Joy Division, beauté froide et tourments éternels
Manchester, 1976. Entre les usines qui crachent leur grisaille et la fureur punk qui explose, quatre jeunes gars montent un groupe. Ils s’appellent Warsaw d’abord, puis prennent un nom plus ambigu, plus marquant : Joy Division. Un nom qui claque et qui dérange, inspiré des bordels de l’Allemagne nazie où les prisonnières étaient réduites en esclavage sexuel. Déjà, la marque d’un groupe qui veut mettre l’histoire et la douleur en musique.
Si la new wave a souvent rimé avec futilité, Joy Division y a injecté l’abîme et la sincérité. Le groupe mené par Ian Curtis et soutenu par Bernard Sumner, Peter Hook et Stephen Morris n’a sorti que deux albums avant que Curtis ne se donne la mort en mai 1980. Deux albums qui auront suffi à redéfinir la musique moderne.

“Unknown Pleasures” (1979) : les ténèbres organisées
Si la new wave a souvent rimé avec futilité, Joy Division y a injecté l’abîme et la sincérité. Le groupe mené par Ian Curtis et soutenu par Bernard Sumner, Peter Hook et Stephen Morris n’a sorti que deux albums avant que Curtis ne se donne la mort en mai 1980. Deux albums qui auront suffi à redéfinir la musique moderne. Sorti sur le label Factory Records, ce premier album est produit par Martin Hannett, génie parano dont les textures sonores donnent au groupe sa signature glaciale. Unknown Pleasures ne ressemble à rien d’autre à l’époque. Pas de punk ici, mais une tension sourde, un post-punk minimaliste et spectral. La basse de Peter Hook serpente en contrepoint, les guitares de Sumner crissent, et la batterie métronomique de Morris martèle une angoisse clinique. Ian Curtis, voix caverneuse et diction de crooner, chante la désolation, le désir et l’effondrement. “Disorder”, “She’s Lost Control”, “Shadowplay”, autant de morceaux qui transforment le mal-être en hymnes. Quant à la pochette mythique – ces ondes pulsar – elle devient l’un des visuels les plus iconiques du rock.

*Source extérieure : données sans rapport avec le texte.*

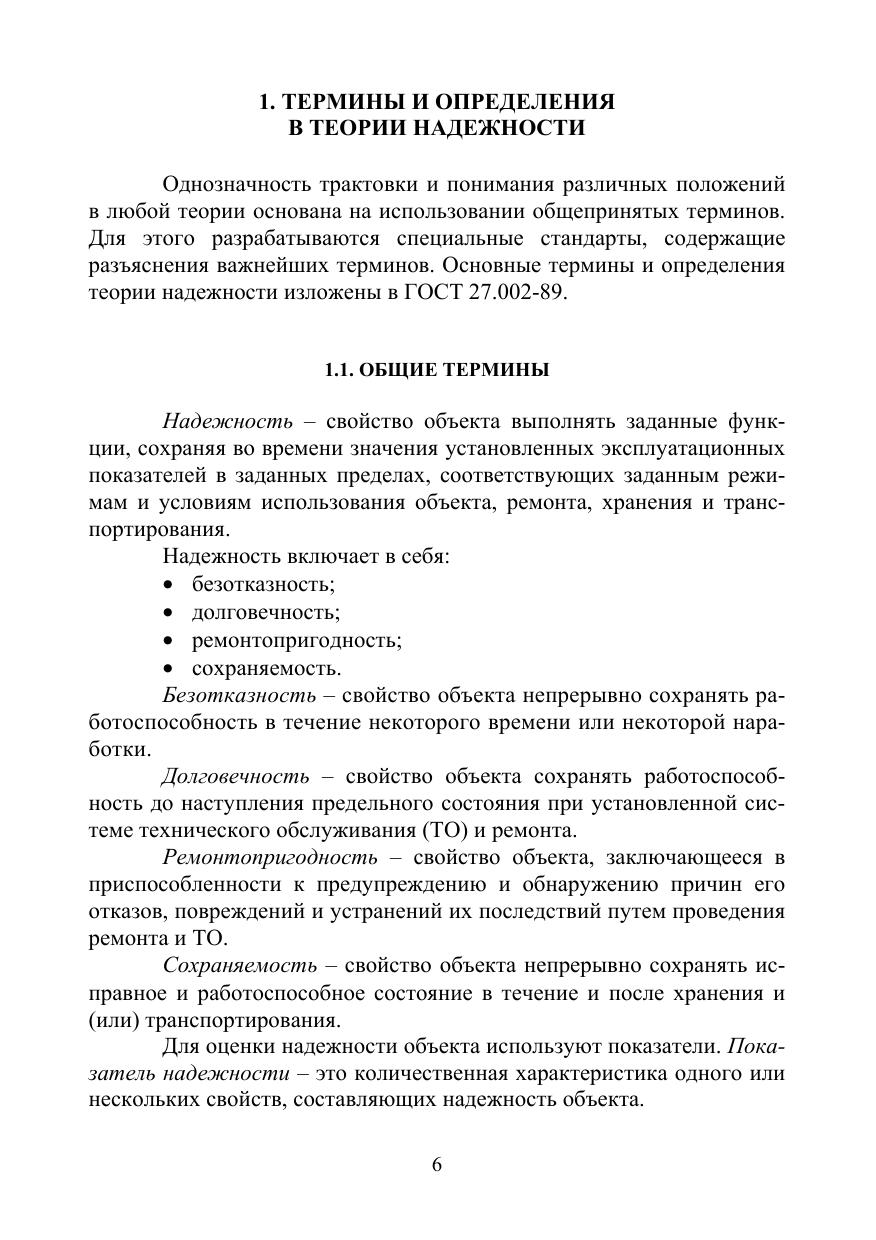 1. ТЕРМИНЫ И ОПРЕДЕЛЕНИЯ В ТЕОРИИ НАДЕЖНОСТИ

Однозначность трактовки и понимания различных положений в любой теории основана на использовании общепринятых терминов. Для этого разрабатываются специальные стандарты, содержащие разъяснения важнейших терминов. Основные термины и определения теории надежности изложены в ГОСТ 27.002-89.

1.1. ОБЩИЕ ТЕРМИНЫ

Надежность – свойство объекта выполнять заданные функции, сохраняя во времени значения установленных эксплуатационных показателей в заданных пределах, соответствующих заданным режимам и условиям использования объекта, ремонта, хранения и транспортирования.

Надежность включает в себя:
• безотказность;
• долговечность;
• ремонтопригодность;
• сохраняемость.

Безотказность – свойство объекта непрерывно сохранять работоспособность в течение некоторого времени или некоторой наработки.

Долговечность – свойство объекта сохранять работоспособность до наступления предельного состояния при установленной системе технического обслуживания (ТО) и ремонта.

Ремонтопригодность – свойство объекта, заключающееся в приспособленности к предупреждению и обнаружению причин его отказов, повреждений и устранений их последствий путем проведения ремонта и ТО.

Сохраняемость – свойство объекта непрерывно сохранять исправное и работоспособное состояние в течение и после хранения и (или) транспортирования.

Для оценки надежности объекта используют показатели. Показатель надежности – это количественная характеристика одного или нескольких свойств, составляющих надежность объекта.

6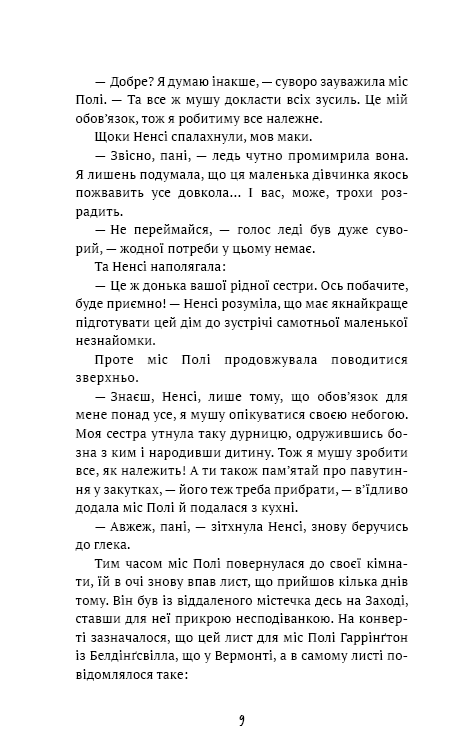 — Добре? Я думаю інакше, — суворо зауважила міс Полі. — Та все ж мушу докласти всіх зусиль. Це мій обов'язок, тож я робитиму все належне.

Щоки Ненсі спалахнули, мов маки.

— Звісно, пані, — ледь чутно промимрила вона. Я лишень подумала, що ця маленька дівчинка якось пожвавить усе довкола... І вас, може, трохи розрадить.

— Не переймайся, — голос леді був дуже суворий, — жодної потреби у цьому немає.

Та Ненсі наполягала:

— Це ж донька вашої рідної сестри. Ось побачите, буде приємно! — Ненсі розуміла, що має якнайкраще підготувати цей дім до зустрічі самотньої маленької незнайомки.

Проте міс Полі продовжувала поводитися зверхньо.

— Знаєш, Ненсі, лише тому, що обов'язок для мене понад усе, я мушу опікуватися своєю небогою. Моя сестра утнула таку дурницю, одружившись бозна з ким і народивши дитину. Тож я мушу зробити все, як належить! А ти також пам'ятай про павутиння у закутках, — його теж треба прибрати, — в'їдливо додала міс Полі й подалася з кухні.

— Авжеж, пані, — зітхнула Ненсі, знову беручись до глека.

Тим часом міс Полі повернулася до своєї кімнати, їй в очі знову впав лист, що прийшов кілька днів тому. Він був із віддаленого містечка десь на Заході, ставши для неї прикрою несподіванкою. На конверті зазначалося, що цей лист для міс Полі Гаррінґтон із Белдінґсвілла, що у Вермонті, а в самому листі повідомлялося таке:

9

“Closer” (1980) : élégie funèbre
Si “Unknown Pleasures” ouvrait la brèche, “Closer” est l’ultime plongée dans la tragédie. Ian Curtis est épuisé, piégé entre son mariage en ruine et son amour impossible pour une autre femme. Son épilepsie empire, ses crises se multiplient sur scène. La musique, elle, devient encore plus glaciale, plus funèbre. “Atrocement beau”, c’est ainsi que l’album est souvent décrit. “Isolation”, “Heart and Soul”, “Decades”, autant de titres où Joy Division prend une dimension quasi religieuse. Les synthés s’invitent, annonçant déjà la métamorphose future du groupe en New Order. Le 18 mai 1980, à la veille de la première tournée américaine du groupe, Ian Curtis se pend dans sa cuisine. Il laisse derrière lui une légende inachevée.
Héritage et postérité
Joy Division n’aura eu qu’une brève existence, mais son impact est colossal. The Cure, Interpol, Editors, The National, tous doivent quelque chose à Curtis et sa bande. Les survivants forment New Order, qui troque les ténèbres contre une musique plus électronique et hédoniste, mais qui portera toujours l’ombre du fantôme de Joy Division. Quarante ans après, “Unknown Pleasures” et “Closer” sont des albums incontournables, de ceux qui hantent à jamais. Joy Division, c’était la beauté du désespoir. Et ça, ça ne vieillit jamais.